* [INPUT DATA]

++++++++++

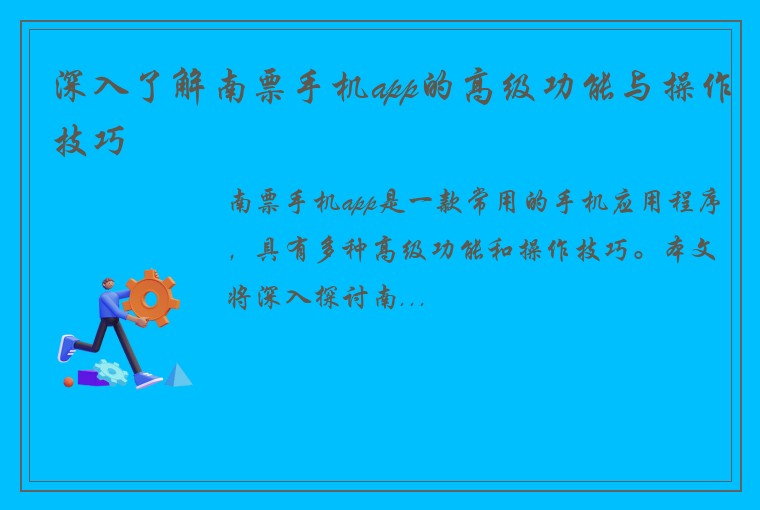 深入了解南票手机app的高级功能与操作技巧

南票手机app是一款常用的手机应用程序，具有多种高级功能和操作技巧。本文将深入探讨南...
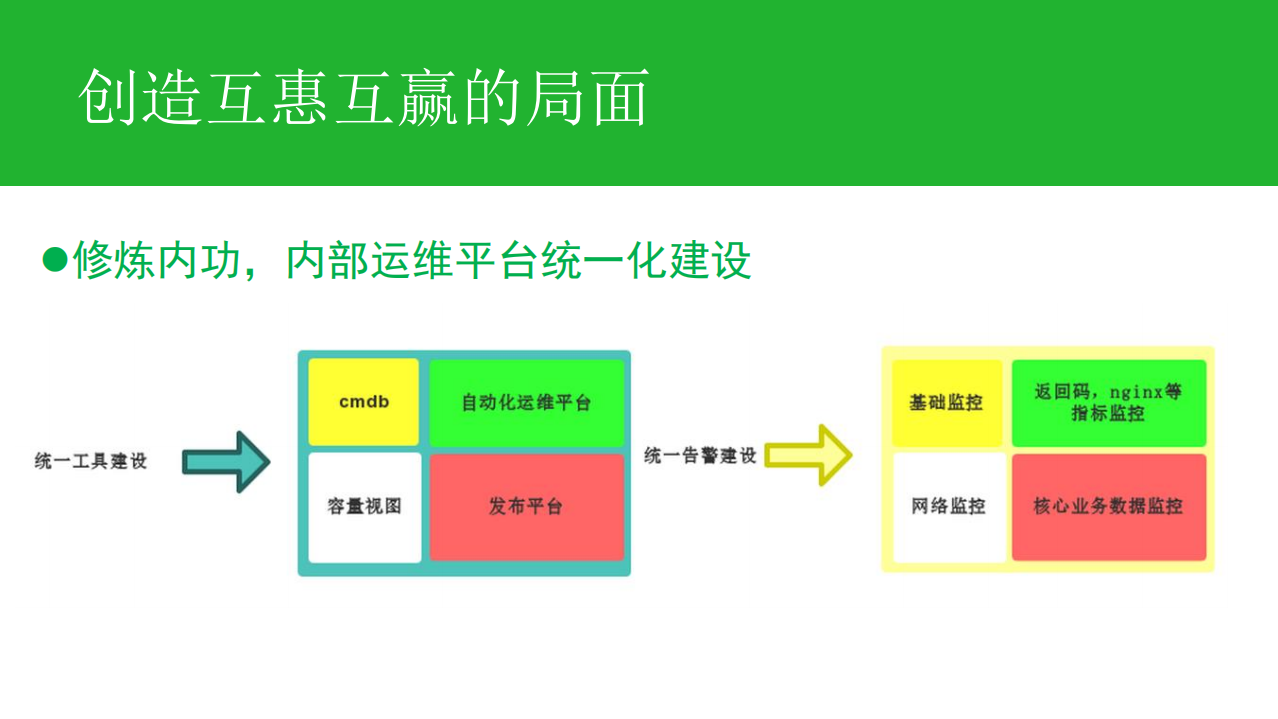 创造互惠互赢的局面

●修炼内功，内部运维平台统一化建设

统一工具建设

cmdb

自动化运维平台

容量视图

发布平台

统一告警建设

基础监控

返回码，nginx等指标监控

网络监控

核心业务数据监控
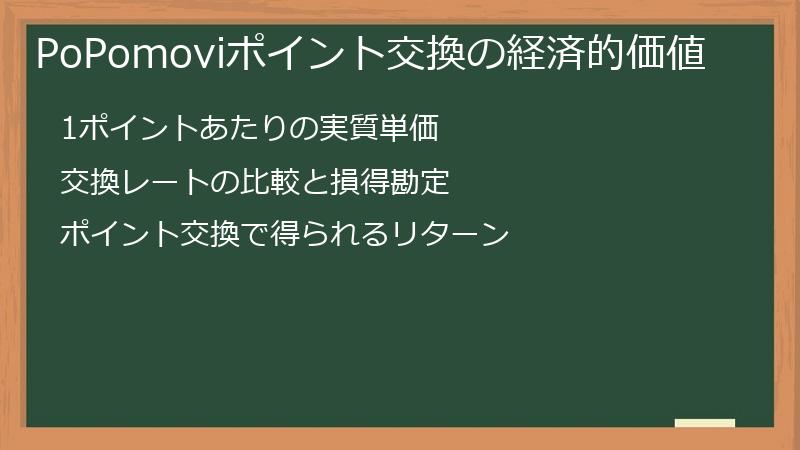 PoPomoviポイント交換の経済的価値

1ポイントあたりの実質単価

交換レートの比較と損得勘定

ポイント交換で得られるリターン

++++++++++

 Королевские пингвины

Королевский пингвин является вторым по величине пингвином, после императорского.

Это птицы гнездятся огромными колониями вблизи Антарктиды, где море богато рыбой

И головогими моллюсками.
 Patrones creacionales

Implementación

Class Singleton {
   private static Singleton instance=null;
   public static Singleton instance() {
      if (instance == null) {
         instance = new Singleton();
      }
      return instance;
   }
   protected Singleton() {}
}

++++++++++

* [PROBLEM DETAILS] Given the listing above, repeat exactly the lines starting at the one with "深入了解南票手机app的高级功能与操作技巧" and ending at the one with "ポイント交換で得られるリターン", inclusive, excluding pictures.

* [TASK RESULT]
 深入了解南票手机app的高级功能与操作技巧

南票手机app是一款常用的手机应用程序，具有多种高级功能和操作技巧。本文将深入探讨南...
 创造互惠互赢的局面

●修炼内功，内部运维平台统一化建设

统一工具建设

cmdb

自动化运维平台

容量视图

发布平台

统一告警建设

基础监控

返回码，nginx等指标监控

网络监控

核心业务数据监控
 PoPomoviポイント交換の経済的価値

1ポイントあたりの実質単価

交換レートの比較と損得勘定

ポイント交換で得られるリターン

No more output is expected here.